>>>

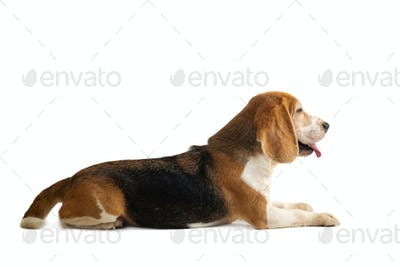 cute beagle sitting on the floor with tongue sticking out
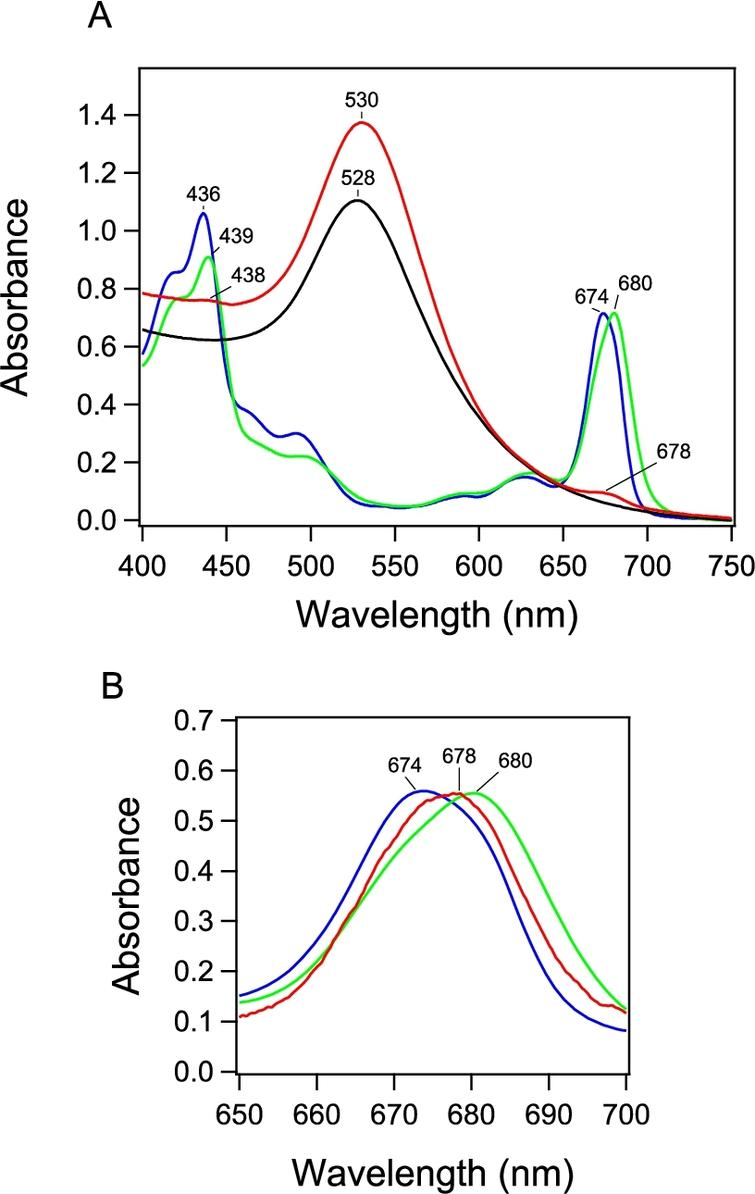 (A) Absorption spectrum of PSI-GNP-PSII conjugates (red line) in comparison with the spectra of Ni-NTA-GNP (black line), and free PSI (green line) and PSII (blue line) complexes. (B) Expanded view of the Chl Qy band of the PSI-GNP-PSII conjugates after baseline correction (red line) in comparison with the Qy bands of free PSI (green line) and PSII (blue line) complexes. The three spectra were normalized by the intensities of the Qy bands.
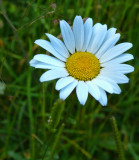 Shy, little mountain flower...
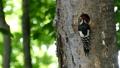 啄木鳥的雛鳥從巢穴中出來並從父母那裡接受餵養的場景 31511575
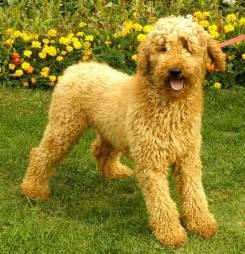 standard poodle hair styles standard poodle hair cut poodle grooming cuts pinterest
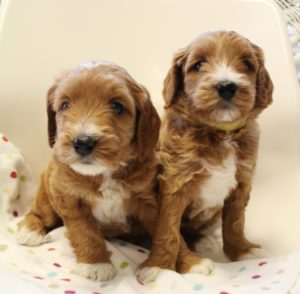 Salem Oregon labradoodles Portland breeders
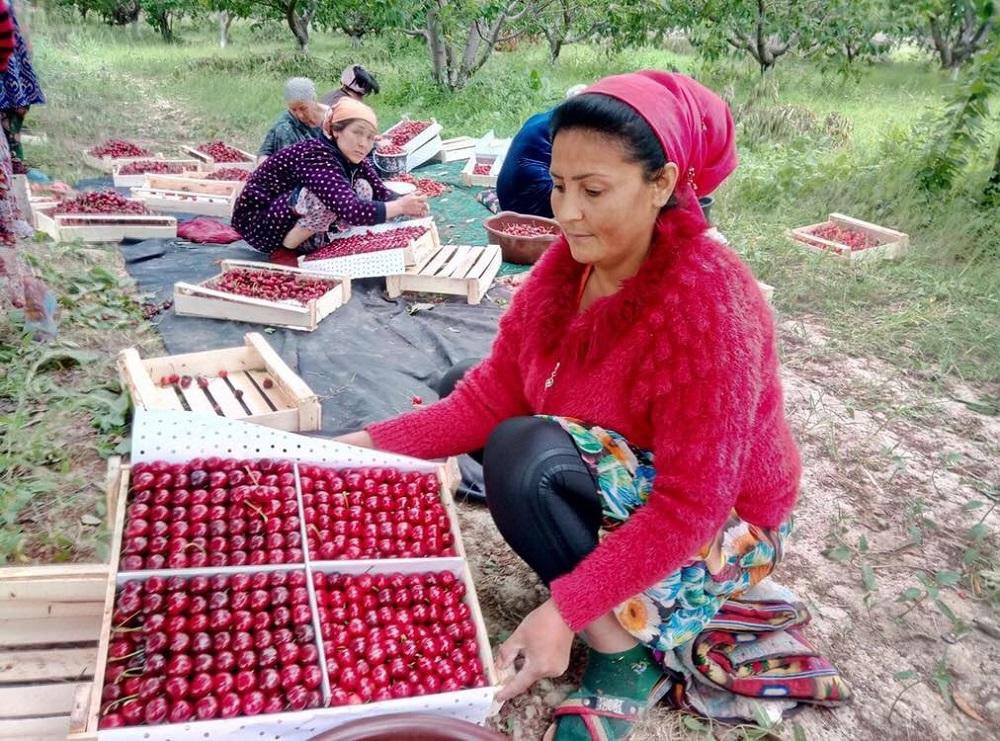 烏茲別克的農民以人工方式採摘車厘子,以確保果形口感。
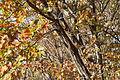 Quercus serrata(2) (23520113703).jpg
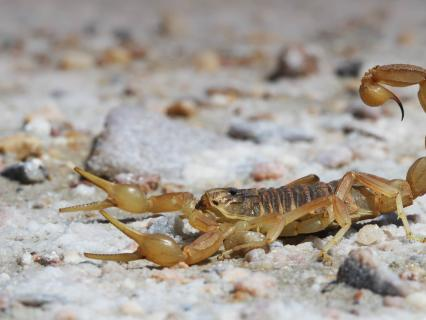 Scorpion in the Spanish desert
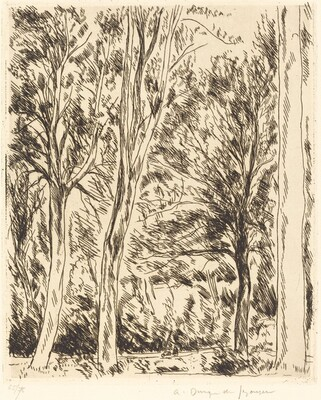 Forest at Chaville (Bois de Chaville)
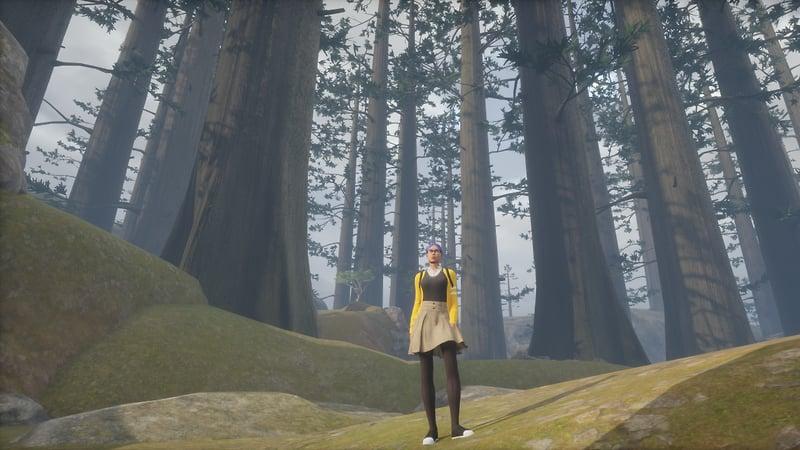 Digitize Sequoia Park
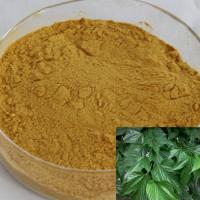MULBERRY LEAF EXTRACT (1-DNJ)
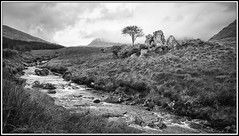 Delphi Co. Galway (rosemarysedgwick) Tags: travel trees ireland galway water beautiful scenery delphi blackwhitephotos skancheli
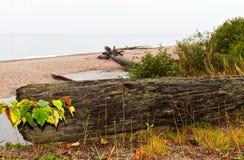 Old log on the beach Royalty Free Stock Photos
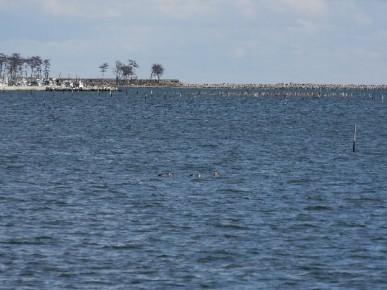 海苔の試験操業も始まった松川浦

<<<

Output every line of the records exactly, excluding all pictures.

▶ WRITTEN ANSWER
 cute beagle sitting on the floor with tongue sticking out
 (A) Absorption spectrum of PSI-GNP-PSII conjugates (red line) in comparison with the spectra of Ni-NTA-GNP (black line), and free PSI (green line) and PSII (blue line) complexes. (B) Expanded view of the Chl Qy band of the PSI-GNP-PSII conjugates after baseline correction (red line) in comparison with the Qy bands of free PSI (green line) and PSII (blue line) complexes. The three spectra were normalized by the intensities of the Qy bands.
 Shy, little mountain flower...
 啄木鳥的雛鳥從巢穴中出來並從父母那裡接受餵養的場景 31511575
 standard poodle hair styles standard poodle hair cut poodle grooming cuts pinterest
 Salem Oregon labradoodles Portland breeders
 烏茲別克的農民以人工方式採摘車厘子,以確保果形口感。
 Quercus serrata(2) (23520113703).jpg
 Scorpion in the Spanish desert
 Forest at Chaville (Bois de Chaville)
 Digitize Sequoia Park
MULBERRY LEAF EXTRACT (1-DNJ)
 Delphi Co. Galway (rosemarysedgwick) Tags: travel trees ireland galway water beautiful scenery delphi blackwhitephotos skancheli
 Old log on the beach Royalty Free Stock Photos
 海苔の試験操業も始まった松川浦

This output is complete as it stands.